Pflugi Silvio, Roujol Sébastien, Akçakaya Mehmet, Kawaji Keigo, Foppa Murilo, Heydari Bobby, Goddu Beth, Kissinger Kraig, Berg Sophie, Manning Warren J, Kozerke Sebastian, Nezafat Reza
Department of Medicine (Cardiovascular Division), Beth Israel Deaconess Medical Center and Harvard Medical School, Boston, Massachusetts, USA.
Institute for Biomedical Engineering, University and ETH Zurich, Zurich, Switzerland.
Magn Reson Med. 2015 Aug;74(2):384-95. doi: 10.1002/mrm.25405. Epub 2014 Aug 8.
To evaluate the feasibility of accelerated cardiac MR (CMR) perfusion with radial sampling using nonlinear image reconstruction after exercise on an MR-compatible supine bike ergometer.
Eight healthy subjects were scanned on two separate days using radial and Cartesian CMR perfusion sequences in rest and exercise stress perfusion. Four different methods (standard gridding, conjugate gradient SENSE [CG-SENSE], nonlinear inversion with joint estimation of coil-sensitivity profiles [NLINV] and compressed sensing with a total variation constraint [TV]) were compared for the reconstruction of radial data. Cartesian data were reconstructed using SENSE. All images were assessed by two blinded readers in terms of image quality and diagnostic value.
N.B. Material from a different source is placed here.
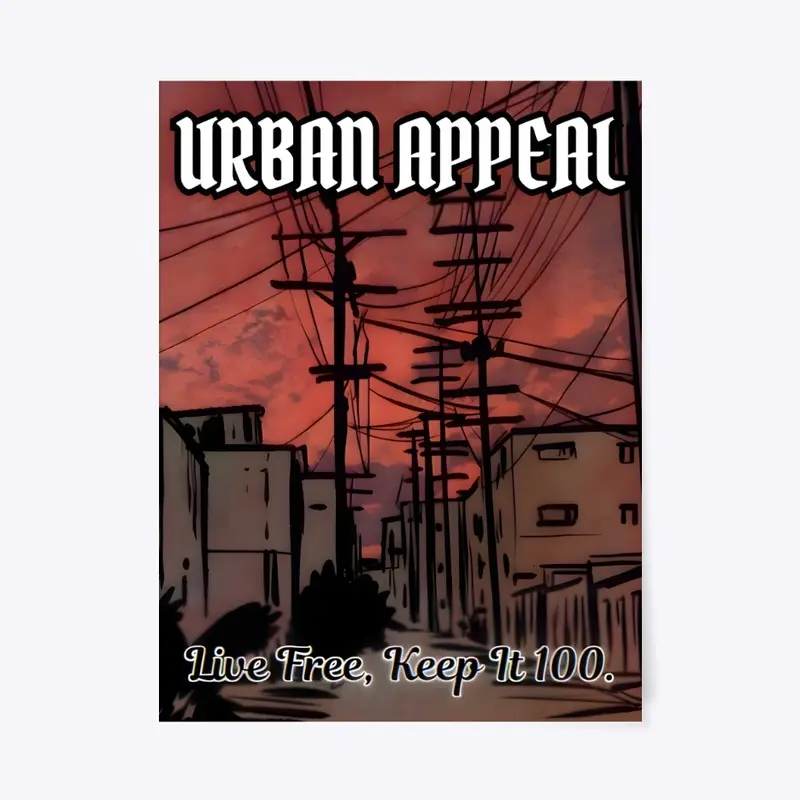 Urban Appeal Live Free Poster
CG-SENSE and NLINV were scored more favorably than TV (in both rest and stress perfusion cases, P < 0.05) and gridding (for rest perfusion cases, P < 0.05). TV images showed patchy artifacts, which negatively influenced image quality especially in the stress perfusion images acquired with a low number of radial spokes. Although CG-SENSE and NLINV received better scores than Cartesian sampling in both rest and exercise stress perfusion cases, these differences were not statistically significant (P > 0.05).
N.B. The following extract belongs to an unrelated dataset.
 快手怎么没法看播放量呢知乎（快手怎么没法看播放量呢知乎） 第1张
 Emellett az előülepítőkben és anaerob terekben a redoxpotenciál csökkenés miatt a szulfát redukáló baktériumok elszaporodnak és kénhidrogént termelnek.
We have demonstrated the feasibility of accelerated CMR perfusion using radial sampling after physical exercise using a supine bicycle ergometer in healthy subjects. For reconstruction of undersampled radial perfusion, CG-SENSE and NLINV resulted in better image quality than standard gridding or TV reconstruction. Further technical improvements and clinical assessment are needed before using this approach in patients with suspected coronary artery disease.
评估在磁共振兼容的仰卧位自行车测力计上运动后使用非线性图像重建进行径向采样的加速心脏磁共振(CMR)灌注的可行性。
8名健康受试者在两天内分别使用径向和笛卡尔CMR灌注序列进行静息和运动应激灌注扫描。比较了四种不同方法(标准网格化、共轭梯度灵敏度编码[CG-SENSE]、联合估计线圈灵敏度分布的非线性反演[NLINV]和具有总变差约束的压缩感知[TV])对径向数据的重建效果。笛卡尔数据使用灵敏度编码进行重建。两名盲态阅片者对所有图像的图像质量和诊断价值进行评估。
在图像质量评分上,CG-SENSE和NLINV比TV(在静息和应激灌注情况下,P < 0.05)以及网格化(在静息灌注情况下,P < 0.05)更具优势。TV图像显示有斑片状伪影,这对图像质量有负面影响,尤其是在径向采样条数较少的应激灌注图像中。尽管在静息和运动应激灌注情况下,CG-SENSE和NLINV的评分均高于笛卡尔采样,但这些差异无统计学意义(P > 0.05)。
我们已经证明了在健康受试者中使用仰卧位自行车测力计在运动后通过径向采样进行加速CMR灌注的可行性。对于欠采样的径向灌注重建,CG-SENSE和NLINV比标准网格化或TV重建产生了更好的图像质量。在将这种方法应用于疑似冠心病患者之前,还需要进一步的技术改进和临床评估。